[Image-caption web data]
--------

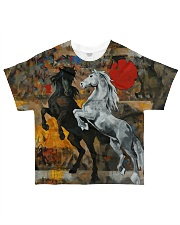 Horse Tee All-over T-Shirt front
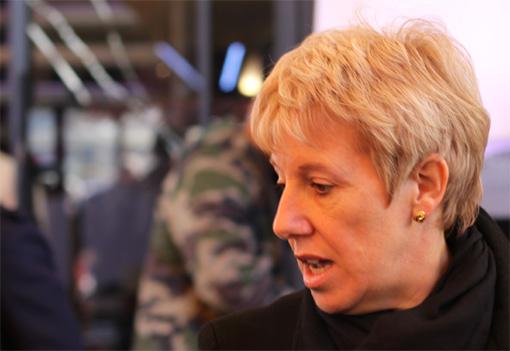 Sophie Salelles, directrice de cabinet de Jean-Pierre Moure à l'agglomération de Montpellier (photo : J.-O. T.)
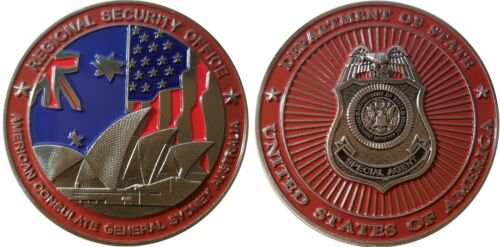 """RARE American Embassy Sydney Australia Diplomatic Security Challenge Coin  2/"""" 70"""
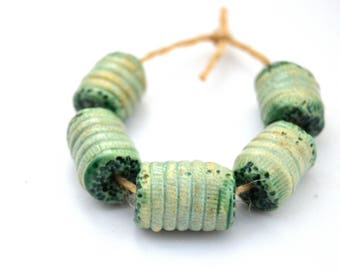 5 Green - Blue Ceramic Beads, Textured Tube Beads, Handmade Clay Beads, Artisan Beads, Jewelry Supplies, Full Of Space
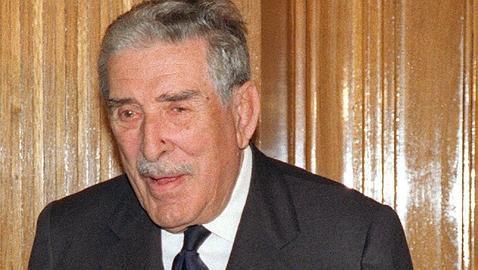Javier Benjumea Puigcerver, fundador de la sociedad Abengoa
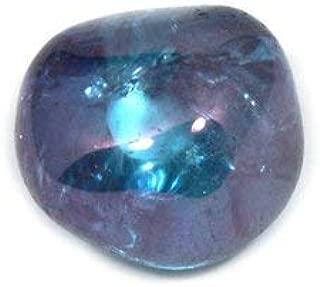 CrystalAge Tanzanite Aura Quartz Tumble Stone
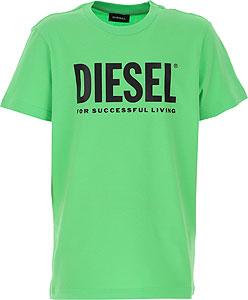 Diesel Quần Áo Trẻ Em cho Bé Trai - Fall - Winter 2021/22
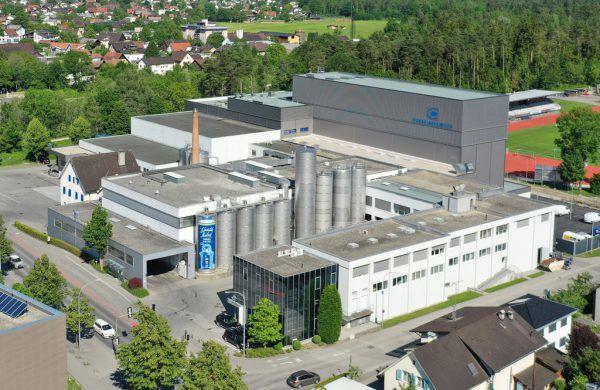 Vorarlberg Milch setzt auf Nachhaltigkeit.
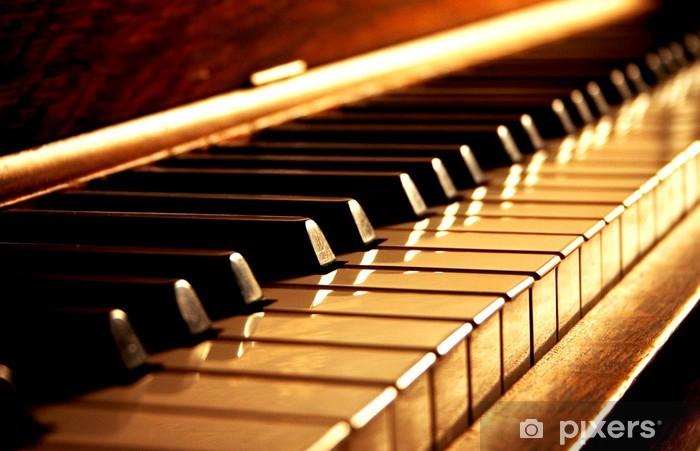 Papier peint vinyle Clés de piano d'or - Jazz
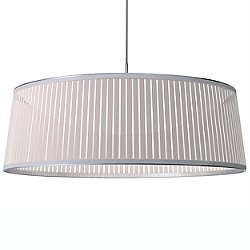Solis Drum LED Pendant Light (White/36 in) - OPEN BOX RETURN
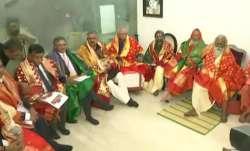 First meeting of Ram Mandir Trust
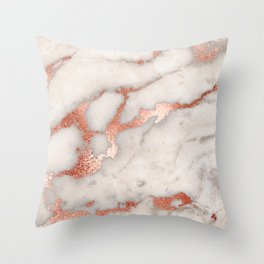 Rose Gold Marble Blush Pink Copper Metallic Foil Throw Pillow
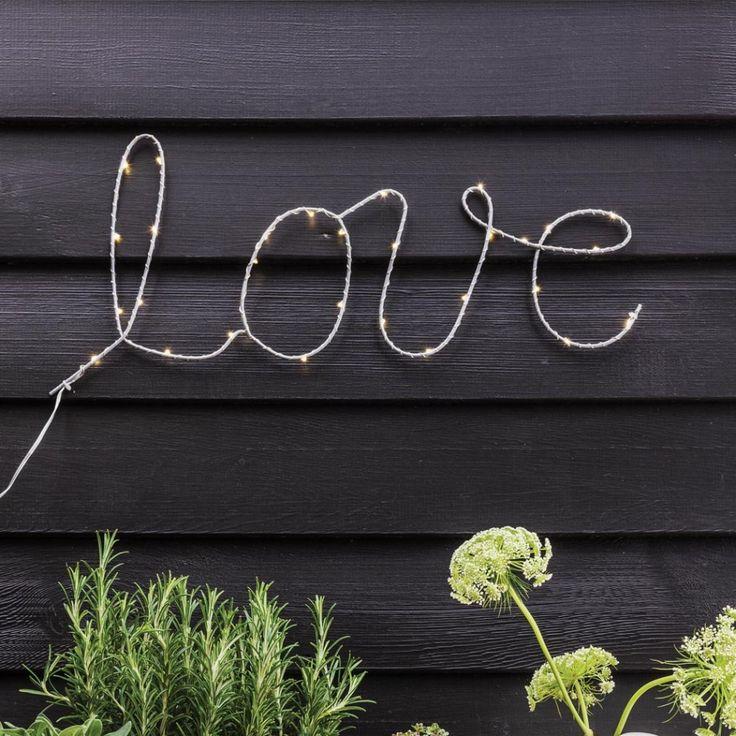 Love led light graham green light ledlight stringlight fairylight · decorative string lightsled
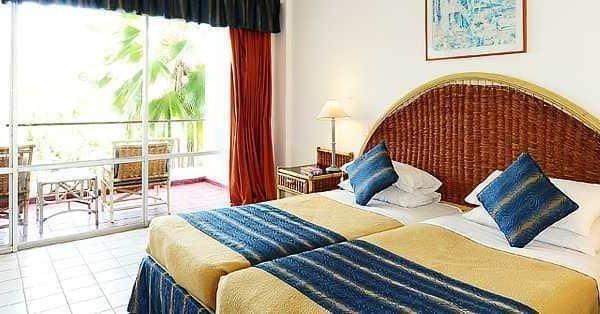Nyali International Beach Hotel & Spa - фото 1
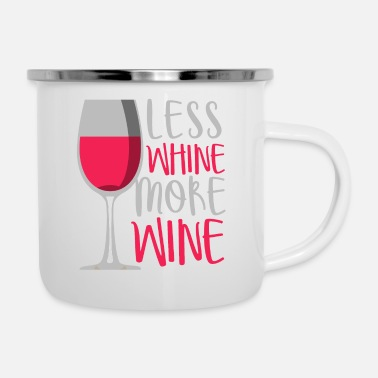 Wine Less crying - more wine - Enamel Mug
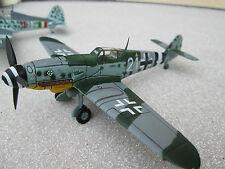 Messerschmitt Me 109 Ixo Bf -109 Aircraft/yakair/metal 1:72 fw-190/arado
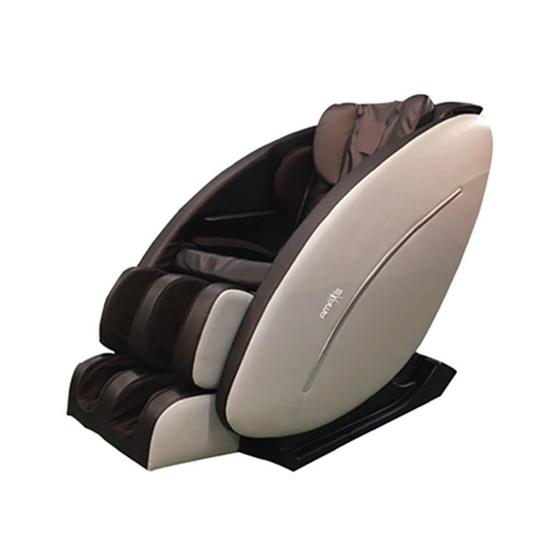Amaxs เก้าอี้นวดไฟฟ้า รุ่น PRIME 301 สีน้ำตาล-เทา
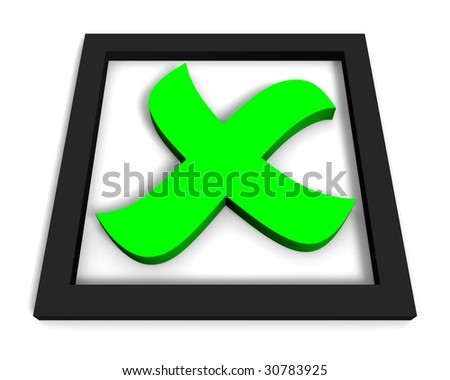 Green symbol of check mark on white background. 3D render. - stock photo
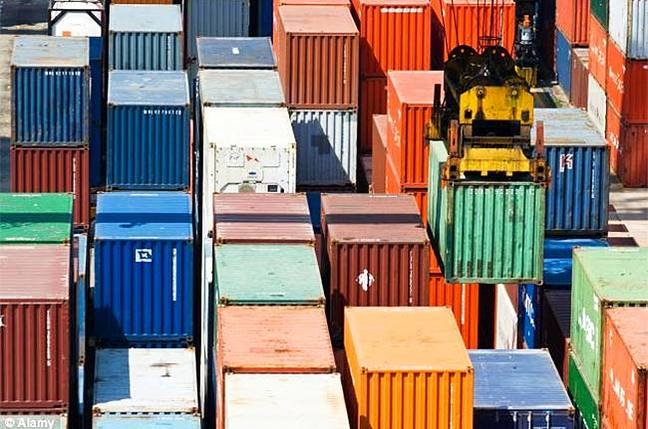 take out containers parallels to adopt docker as app format in cloud 12074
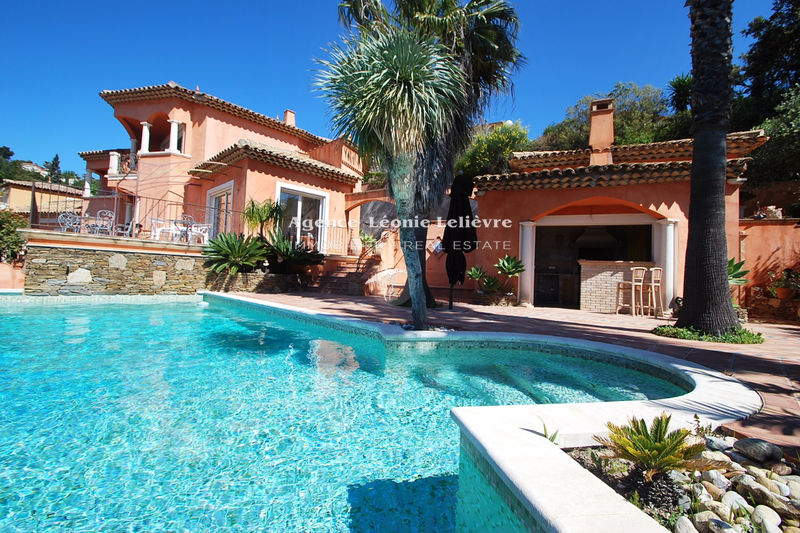 Photo Villa Sainte-Maxime   to buy villa  3 bedrooms   205 m²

--------

Print every entry exactly; omit the pictures.

### ANSWER SECTION
 Horse Tee All-over T-Shirt front
 Sophie Salelles, directrice de cabinet de Jean-Pierre Moure à l'agglomération de Montpellier (photo : J.-O. T.)
 """RARE American Embassy Sydney Australia Diplomatic Security Challenge Coin  2/"""" 70"""
 5 Green - Blue Ceramic Beads, Textured Tube Beads, Handmade Clay Beads, Artisan Beads, Jewelry Supplies, Full Of Space
Javier Benjumea Puigcerver, fundador de la sociedad Abengoa
 CrystalAge Tanzanite Aura Quartz Tumble Stone
 Diesel Quần Áo Trẻ Em cho Bé Trai - Fall - Winter 2021/22
 Vorarlberg Milch setzt auf Nachhaltigkeit.
 Papier peint vinyle Clés de piano d'or - Jazz
Solis Drum LED Pendant Light (White/36 in) - OPEN BOX RETURN
 First meeting of Ram Mandir Trust
 Rose Gold Marble Blush Pink Copper Metallic Foil Throw Pillow
 Love led light graham green light ledlight stringlight fairylight · decorative string lightsled
Nyali International Beach Hotel & Spa - фото 1
 Wine Less crying - more wine - Enamel Mug
 Messerschmitt Me 109 Ixo Bf -109 Aircraft/yakair/metal 1:72 fw-190/arado
Amaxs เก้าอี้นวดไฟฟ้า รุ่น PRIME 301 สีน้ำตาล-เทา
 Green symbol of check mark on white background. 3D render. - stock photo
 take out containers parallels to adopt docker as app format in cloud 12074
 Photo Villa Sainte-Maxime   to buy villa  3 bedrooms   205 m²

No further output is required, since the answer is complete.